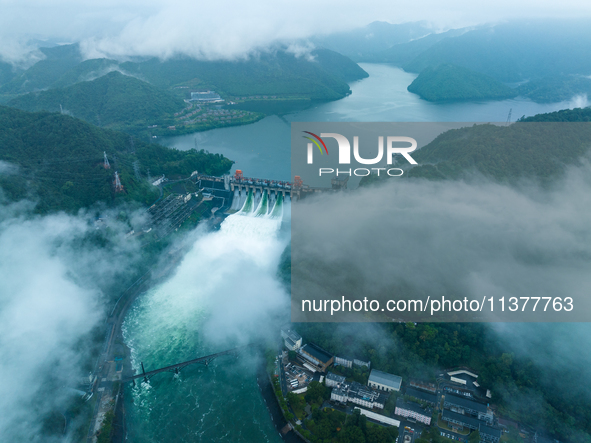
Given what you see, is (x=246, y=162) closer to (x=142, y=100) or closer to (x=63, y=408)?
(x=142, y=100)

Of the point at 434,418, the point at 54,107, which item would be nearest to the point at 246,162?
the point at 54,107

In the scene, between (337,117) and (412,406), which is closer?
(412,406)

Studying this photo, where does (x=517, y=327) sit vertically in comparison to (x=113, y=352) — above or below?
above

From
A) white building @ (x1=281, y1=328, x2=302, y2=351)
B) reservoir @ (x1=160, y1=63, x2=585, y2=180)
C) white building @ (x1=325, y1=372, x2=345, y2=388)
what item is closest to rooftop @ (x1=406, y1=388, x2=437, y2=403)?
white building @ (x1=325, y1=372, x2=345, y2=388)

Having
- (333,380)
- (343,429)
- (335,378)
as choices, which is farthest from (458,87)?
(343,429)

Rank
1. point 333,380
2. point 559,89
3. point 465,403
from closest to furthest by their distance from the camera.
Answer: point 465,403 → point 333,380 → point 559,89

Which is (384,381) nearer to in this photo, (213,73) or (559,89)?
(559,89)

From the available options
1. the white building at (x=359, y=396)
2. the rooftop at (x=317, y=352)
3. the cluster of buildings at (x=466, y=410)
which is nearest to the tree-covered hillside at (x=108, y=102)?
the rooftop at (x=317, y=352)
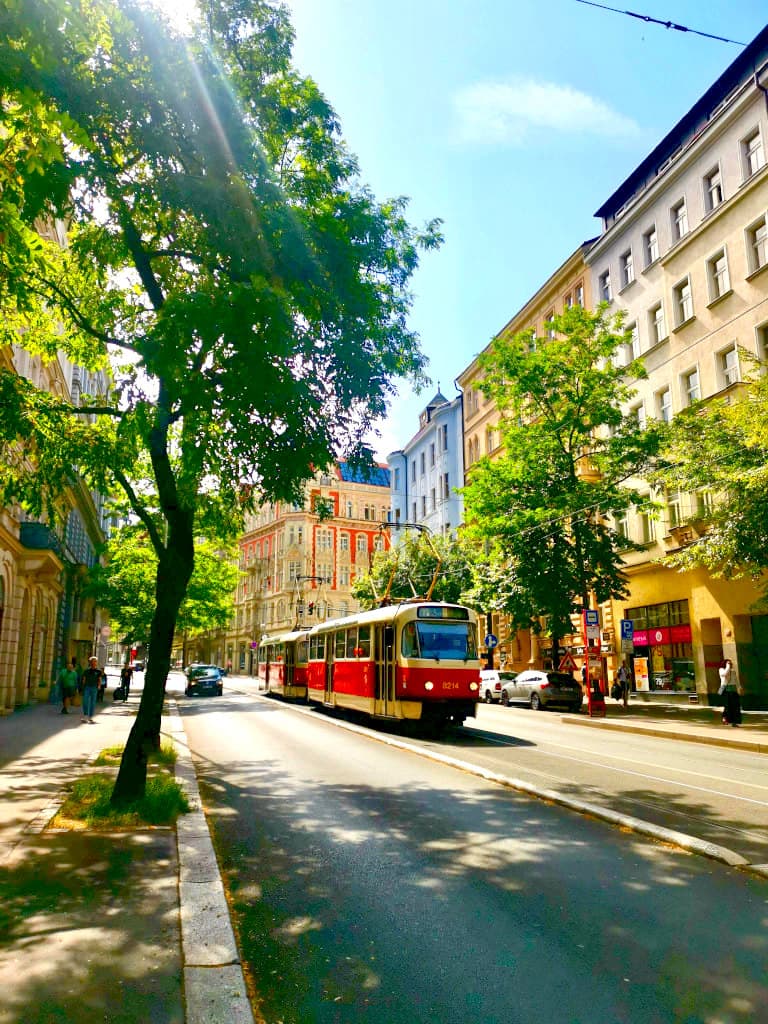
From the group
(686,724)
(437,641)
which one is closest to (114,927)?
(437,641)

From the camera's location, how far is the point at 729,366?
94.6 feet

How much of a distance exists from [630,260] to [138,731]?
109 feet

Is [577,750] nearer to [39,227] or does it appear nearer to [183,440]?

- Aim -
Can you render the part of the entries that opens with the line containing "From the group" and runs through the last line of the entries, both ends included, as a numbered list with blank lines left out?

- Result -
1. From the group
2. (686,724)
3. (437,641)
4. which one is closest to (114,927)?
5. (437,641)
6. From the camera's location, how far is the point at 729,366?
7. 94.6 feet
8. How much of a distance exists from [630,260] to [138,731]?
9. 109 feet
10. Is [577,750] nearer to [39,227] or does it appear nearer to [183,440]?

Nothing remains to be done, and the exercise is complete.